- **Exercise A**
The benchmarking discussion below mentions several sources of database connections outside the server that must be subtracted when sizing a pool. List them.
- **Exercise B**
Write the next part of the comment thread about web server benchmarking and connection pool size, continuing after its last comment.
***** Selected excerpt *****
Am I reading the ab output wrong or did you only make 40 requests and 13 of them failed?

Also there's no mention of what your test actually is?


Yeah spot on, the test is useless due to the small sample size. Rounding errors could give you 5000 requests/second if you're lucky.


Indeed

Complete requests: 40

Failed requests: 13

is far from good


And 28 were non 2xx, which is also a failure. Probably db issues since there is no way SQLite can handle 20 concurrent connections.


I corrected the blog post with a correct sample size. Thanks for the feedback!


You're missing the ab output now which also hurts the quality of the analysis.


I came to say the same thing. Probably best to just flag this and move on. The results show most of the requests failed.


What is the best way to establish optimal pool size? The article seems to gloss over this and instead mentions 'you need to set pool: 25', but I doubt this is a one size fits all solution.

Anyone have any experience profiling these sorts of things that can share some info?


You probably want to find out max_connections for your server.

Then figure out how many other connections you'll need outside your server (rails console, cron jobs, commandline) subtract that and you have your number.

I like to have about 10 spare connections.

Running

select name, setting from pg_settings where name = 'max_connections';

in postgres. I see I have 100 max connections.

So that minus 10 gives me a pool size of 90.


Cool write up - I never heard about Puma server. I should check it.
***** Extracted material *****
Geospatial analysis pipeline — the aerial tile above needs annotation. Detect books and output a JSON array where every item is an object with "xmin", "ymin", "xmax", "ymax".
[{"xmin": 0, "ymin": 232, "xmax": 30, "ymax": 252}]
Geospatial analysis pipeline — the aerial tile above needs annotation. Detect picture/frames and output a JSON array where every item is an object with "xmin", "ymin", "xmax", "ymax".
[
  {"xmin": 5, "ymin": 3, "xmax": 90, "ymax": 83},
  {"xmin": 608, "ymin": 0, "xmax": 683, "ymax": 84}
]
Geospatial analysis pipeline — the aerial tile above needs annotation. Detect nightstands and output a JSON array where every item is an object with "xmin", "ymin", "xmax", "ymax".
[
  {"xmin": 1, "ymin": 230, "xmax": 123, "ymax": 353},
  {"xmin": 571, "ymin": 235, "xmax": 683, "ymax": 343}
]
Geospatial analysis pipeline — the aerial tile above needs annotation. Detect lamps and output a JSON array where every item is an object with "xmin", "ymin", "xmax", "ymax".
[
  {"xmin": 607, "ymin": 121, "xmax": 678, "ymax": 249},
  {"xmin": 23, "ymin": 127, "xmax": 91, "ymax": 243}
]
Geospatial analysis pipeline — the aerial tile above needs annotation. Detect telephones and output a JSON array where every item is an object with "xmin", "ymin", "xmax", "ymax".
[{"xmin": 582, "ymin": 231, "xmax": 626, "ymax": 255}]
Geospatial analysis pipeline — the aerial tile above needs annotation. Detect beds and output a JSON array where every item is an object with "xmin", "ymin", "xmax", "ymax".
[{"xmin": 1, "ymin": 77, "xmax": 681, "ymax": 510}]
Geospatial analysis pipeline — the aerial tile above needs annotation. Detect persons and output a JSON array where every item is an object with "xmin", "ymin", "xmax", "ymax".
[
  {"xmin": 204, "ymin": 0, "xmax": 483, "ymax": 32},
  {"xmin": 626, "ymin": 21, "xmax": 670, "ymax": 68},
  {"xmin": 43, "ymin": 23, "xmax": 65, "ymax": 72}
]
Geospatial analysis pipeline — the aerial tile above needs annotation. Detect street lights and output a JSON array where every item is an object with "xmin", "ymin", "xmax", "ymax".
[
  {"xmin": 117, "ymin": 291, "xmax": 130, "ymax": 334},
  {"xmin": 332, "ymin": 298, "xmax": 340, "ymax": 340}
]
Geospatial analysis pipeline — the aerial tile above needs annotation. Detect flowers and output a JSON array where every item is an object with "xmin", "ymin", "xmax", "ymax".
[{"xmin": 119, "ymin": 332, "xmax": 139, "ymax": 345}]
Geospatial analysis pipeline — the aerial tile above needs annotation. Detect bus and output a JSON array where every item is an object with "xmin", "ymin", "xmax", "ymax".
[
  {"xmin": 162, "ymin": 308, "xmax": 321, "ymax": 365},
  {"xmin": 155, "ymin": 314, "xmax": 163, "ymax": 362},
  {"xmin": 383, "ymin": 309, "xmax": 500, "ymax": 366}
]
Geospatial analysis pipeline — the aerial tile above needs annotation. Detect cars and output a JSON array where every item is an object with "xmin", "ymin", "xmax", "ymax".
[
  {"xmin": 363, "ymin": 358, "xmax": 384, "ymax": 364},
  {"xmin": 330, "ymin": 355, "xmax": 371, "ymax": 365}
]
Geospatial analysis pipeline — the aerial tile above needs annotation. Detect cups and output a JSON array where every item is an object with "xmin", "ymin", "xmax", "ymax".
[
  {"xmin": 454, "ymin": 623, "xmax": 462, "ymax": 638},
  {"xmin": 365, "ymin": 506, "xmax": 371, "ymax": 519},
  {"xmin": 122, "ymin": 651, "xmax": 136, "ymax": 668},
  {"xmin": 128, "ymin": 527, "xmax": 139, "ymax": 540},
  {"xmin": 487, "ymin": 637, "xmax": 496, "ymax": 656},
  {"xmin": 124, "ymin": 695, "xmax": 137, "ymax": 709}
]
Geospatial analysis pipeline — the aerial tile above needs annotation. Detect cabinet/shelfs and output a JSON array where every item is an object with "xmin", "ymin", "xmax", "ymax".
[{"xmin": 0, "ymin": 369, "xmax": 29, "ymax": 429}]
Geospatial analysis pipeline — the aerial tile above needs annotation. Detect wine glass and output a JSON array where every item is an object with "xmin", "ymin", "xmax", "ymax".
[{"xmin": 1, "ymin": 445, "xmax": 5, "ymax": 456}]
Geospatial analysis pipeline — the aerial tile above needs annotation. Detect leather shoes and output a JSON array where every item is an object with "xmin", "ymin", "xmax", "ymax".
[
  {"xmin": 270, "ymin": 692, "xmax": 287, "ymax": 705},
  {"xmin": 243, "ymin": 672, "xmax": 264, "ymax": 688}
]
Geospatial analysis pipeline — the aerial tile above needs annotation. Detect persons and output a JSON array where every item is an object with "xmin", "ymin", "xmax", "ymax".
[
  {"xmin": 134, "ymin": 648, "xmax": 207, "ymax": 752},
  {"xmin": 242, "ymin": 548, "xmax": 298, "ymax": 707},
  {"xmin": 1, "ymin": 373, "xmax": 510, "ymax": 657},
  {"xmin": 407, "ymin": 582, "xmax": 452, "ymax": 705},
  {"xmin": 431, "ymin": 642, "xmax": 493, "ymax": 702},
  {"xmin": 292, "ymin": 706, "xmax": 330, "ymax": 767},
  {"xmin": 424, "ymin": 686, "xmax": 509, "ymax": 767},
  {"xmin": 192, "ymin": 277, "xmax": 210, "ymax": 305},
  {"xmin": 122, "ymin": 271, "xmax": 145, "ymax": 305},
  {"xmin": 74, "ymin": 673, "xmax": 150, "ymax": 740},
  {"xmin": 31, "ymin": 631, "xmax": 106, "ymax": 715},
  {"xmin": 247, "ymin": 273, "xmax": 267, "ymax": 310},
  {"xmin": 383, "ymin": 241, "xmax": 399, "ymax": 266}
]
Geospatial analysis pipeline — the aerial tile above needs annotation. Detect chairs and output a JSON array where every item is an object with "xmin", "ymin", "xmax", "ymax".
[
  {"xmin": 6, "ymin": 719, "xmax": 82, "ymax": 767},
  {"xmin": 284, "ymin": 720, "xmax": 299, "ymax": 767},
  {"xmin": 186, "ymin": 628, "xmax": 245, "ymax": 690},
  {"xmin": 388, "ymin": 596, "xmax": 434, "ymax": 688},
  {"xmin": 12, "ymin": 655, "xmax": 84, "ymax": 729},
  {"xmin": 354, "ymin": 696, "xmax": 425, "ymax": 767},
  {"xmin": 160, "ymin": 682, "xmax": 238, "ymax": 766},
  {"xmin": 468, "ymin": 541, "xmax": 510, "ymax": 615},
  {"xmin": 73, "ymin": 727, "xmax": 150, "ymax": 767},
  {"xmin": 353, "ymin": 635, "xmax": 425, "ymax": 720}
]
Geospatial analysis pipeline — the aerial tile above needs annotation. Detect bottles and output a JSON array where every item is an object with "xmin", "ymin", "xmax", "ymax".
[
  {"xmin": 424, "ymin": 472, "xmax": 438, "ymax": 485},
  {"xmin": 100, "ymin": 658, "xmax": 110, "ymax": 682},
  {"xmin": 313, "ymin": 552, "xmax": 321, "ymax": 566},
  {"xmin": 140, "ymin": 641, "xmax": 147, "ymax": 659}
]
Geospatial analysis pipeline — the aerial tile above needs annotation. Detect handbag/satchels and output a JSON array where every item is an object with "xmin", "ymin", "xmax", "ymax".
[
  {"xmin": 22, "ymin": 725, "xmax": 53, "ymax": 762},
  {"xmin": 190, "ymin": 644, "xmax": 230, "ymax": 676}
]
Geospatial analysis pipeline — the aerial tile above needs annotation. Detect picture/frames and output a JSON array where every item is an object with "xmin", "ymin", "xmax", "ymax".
*****
- **Reply A**
rails console, cron jobs, commandline

- **Reply B**
BTW, similar result like this can be also achieved with any RoR and jruby 1.7 (for me jruby 1.7 uses much less mem then 1.6). Threads in jruby are quite cheap. And as always database is the bottleneck but jruby is cool because you can embed BerkeleyDB in it (so open temp Berkely DB and cache things like crazy).


If anybody wants to have a go at trying it themselves, the coupon "SSDTWEET" will give you $10 credit on DigitalOcean.


Last time I benchmarked Puma on MRI 1.9 and 2.0 it was quite fast for most requests, but some requests took more than 20 seconds to complete. The bottom line being that it would be nice to see full ab output.


Discussion from his previous post in the series: https://news.ycombinator.com/item?id=5763282


I find a single dyno on Heroku does a good job too and costs $0 / month. So far the most traffic I've handled is 1,708 page views in an hour with Rails 4 (and a lot of action caching).


That's less than 1 request/second. Rails should be fine even without caching.